Consider how the panel's reasoning could be employed to diminish academic freedom. Many academic studies rely on recorded interviews. A State could theoretically enact a statute banning the recording of interviews between a healthcare provider and a patient. This prohibition would make it unlawful, for example, to use recorded interviews in a study examining whether psychologists can convince children to remember traumatic events that did not happen. Such a study could radically change the way we consider witness testimony in many criminal trials. And yet, employing reasoning similar to the panel's rationale here, a State's transparent attempt to stifle that research could be subject to mere O'Brien intermediate scrutiny because (1) a psychology paper is not political speech, and (2) the statute only restricts employment of a particular technology (a recording device) that can be analogized to the drone usage in this case.
The potential effects of the panel's reasoning could be similarly problematic for journalists. Consider a statute that bans audio or video recorded interviews altogether. If a journalist wanted to document, for example, eyewitness accounts of athletes who gambled on their own games, this statute would effectively ban that form of journalism that relates to a non-political topic. And yet, even though journalism (muckraking in particular) is one of the First Amendment's central concerns, a statute restricting these journalists' recordings would be subject only to O'Brien intermediate scrutiny simply because (1) the interview does not involve political speech and (2) the law did not ban the interview itself but only particular ways of recording the interview. Using the rationale advanced to defend the drone statute—that the drone statute only bans a particular technology to gather information but leaves in place traditional methods for tracking killed prey—one could argue that banning video and audio recordings of interviews is acceptable because the journalist can still use the traditional pen-and-paper method to memorialize those interviews.
These two hypotheticals cover academic research and journalism—areas that are supposed to receive the highest levels of First Amendment protection, even when they do not implicate political speech.
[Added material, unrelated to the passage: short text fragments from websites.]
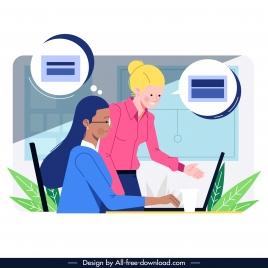 office work background staffs communication sketch cartoon design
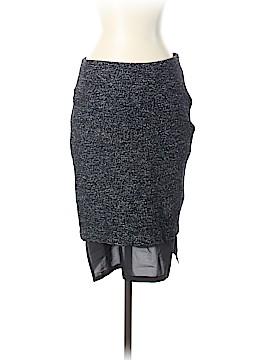 Ann Taylor Wool Skirt Size 2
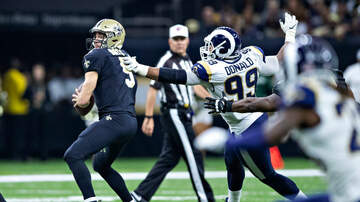 Sports Desk - NFC Championship Game Preview: Rams vs. Saints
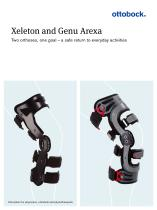 Product information | Xeleton and Genu Arexa - 1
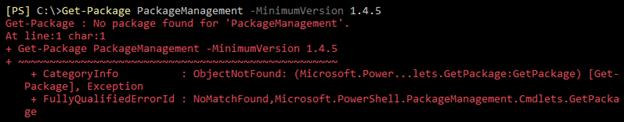 Screenshot of an error message that states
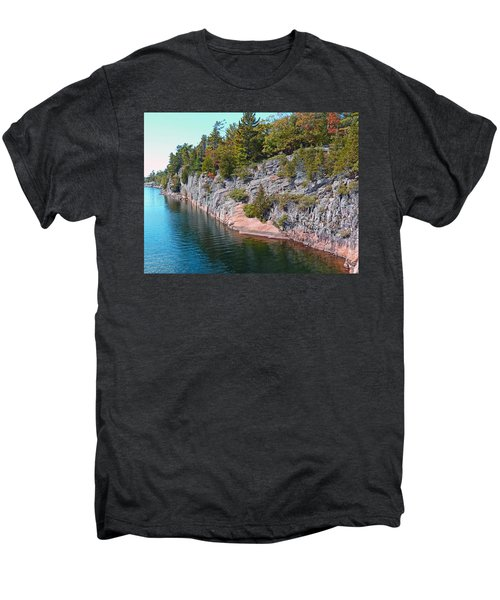 Fall In Muskoka Men's Premium T-Shirt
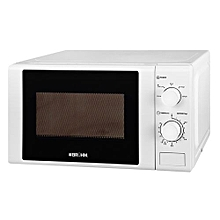 Bmo720mm Manual Control Microwave Oven 20 Litre White
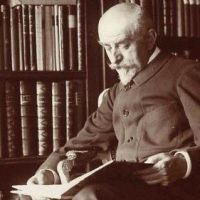Joris-Karl Huysmans– Disparaître, dit-il
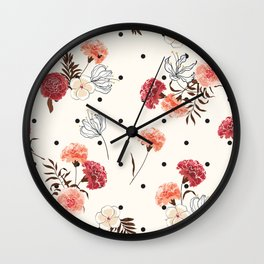 Farmhouse Chic Flower Pattern in Pink Black and White Wall Clock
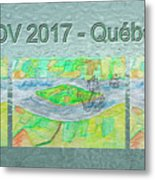 Rdv 2017 Quebec Mug Shot Metal Print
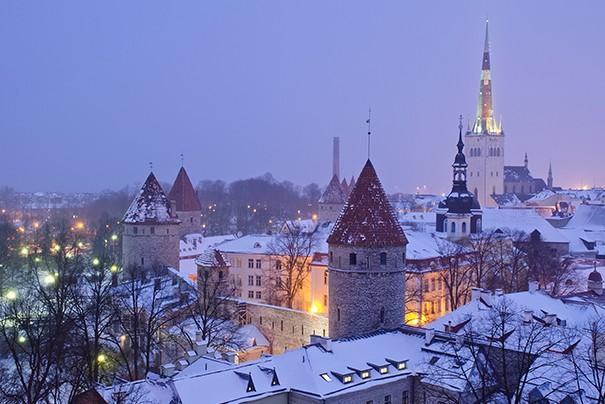 Tallinn Estonie datant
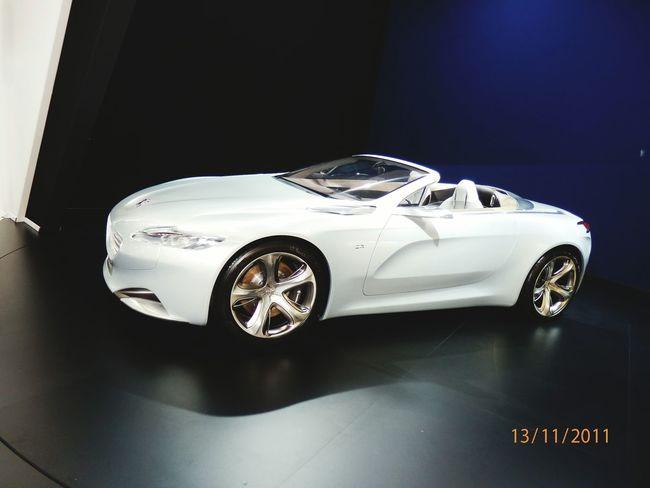 Luxury Car GhostPeugeot SR1 Luxury Cars Sport Car Sport Cars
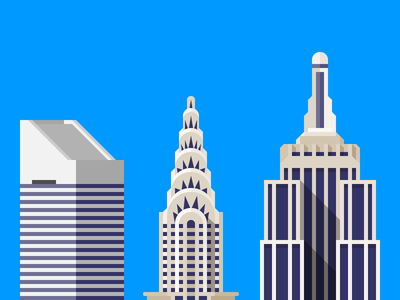 The Wall Street Journal, Mansion Section citi group empire citigroup center chrysler empirestate state building skyline wsj wall street journal illustration
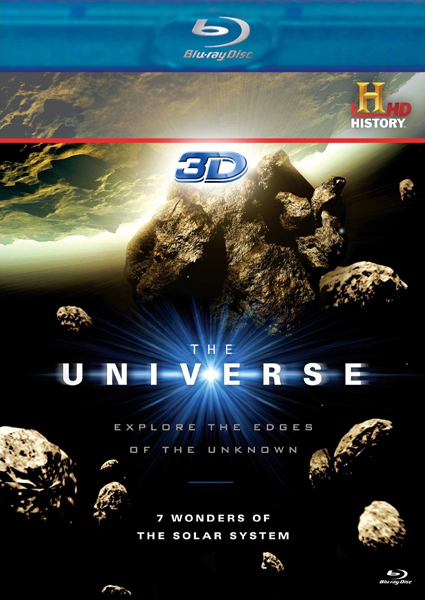 ���������: 7 ����� ��������� ������� / Universe: 7 Wonders of the Solar System (2010) BDRemux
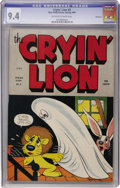 Golden Age (1938-1955):Funny Animal, Cryin' Lion Comics #3 Vancouver pedigree (Wm. H. Wise & Co.,1945) CGC NM 9.4 Off-white to white pages....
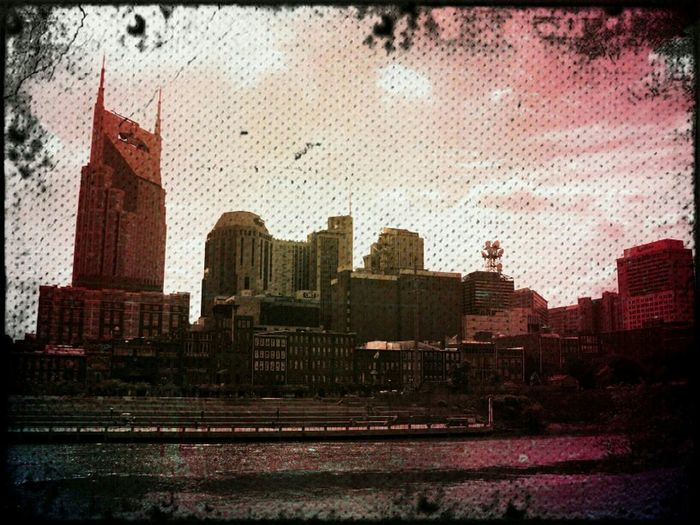 #Downtown Nashville Downtown Android Tennessee Skyline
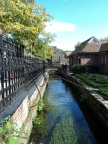 Water flowing through Winchester near Abbey gardens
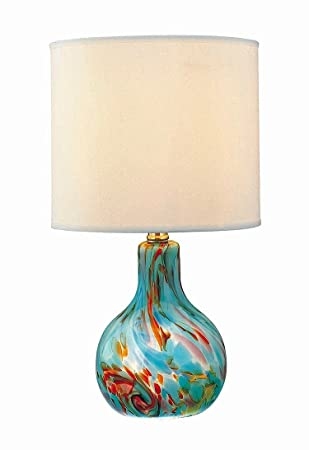 Lite Source Ls 20073aqua Pepita Table Lamp Aqua Glass With Fabric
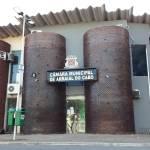 Arraial do Cabo: Câmara suspende atividades por conta do Coronavírus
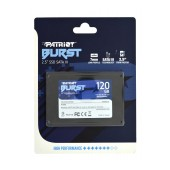Hard Drive Patriot P-2033 2.5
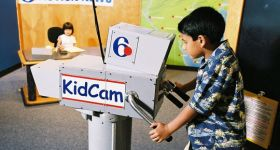 Garden State Discovery Museum – 48% Off Museum Admission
See, e.g., Fla. Star v. B.J.F., 491 U.S. 524, 541 (1989) (applying strict scrutiny to statute limiting a journalist's ability to publish the name of a sexual assault victim); Keyishian v. Bd. of Regents (1967) ("Our Nation is deeply committed to safeguarding academic freedom, which is of transcendent value to all of us and not merely to the teachers concerned. That freedom is therefore a special concern of the First Amendment."). And yet, under the panel's reasoning, they may receive only O'Brien intermediate scrutiny—with significant consequences, indeed.
That said, although I have concerns about the panel's opinion, I do not think that this case is a viable candidate for rehearing en banc. The panel's reasoning stems from a difficult-to-interpret Supreme Court opinion, and we are powerless to modify the directives from a controlling Supreme Court opinion in any way. So all that is left to do is wait for further guidance from the Supreme Court.
I cannot blame the panel opinion for its attempt to sort through confusing Supreme Court precedent. After all, Sorrell appears to call for O'Brien intermediate scrutiny, strict scrutiny, and Central Hudson scrutiny, all at the same time. Thus, three people could theoretically argue in favor of each separate standard of review, and Sorrell would provide equally strong support for each position. But I am still concerned that the panel's reasoning in this case might cause problems down the road. Ultimately, I hope that the Supreme Court will give plenary consideration to this case or one like it to clarify the parameters of the speech-inputs doctrine.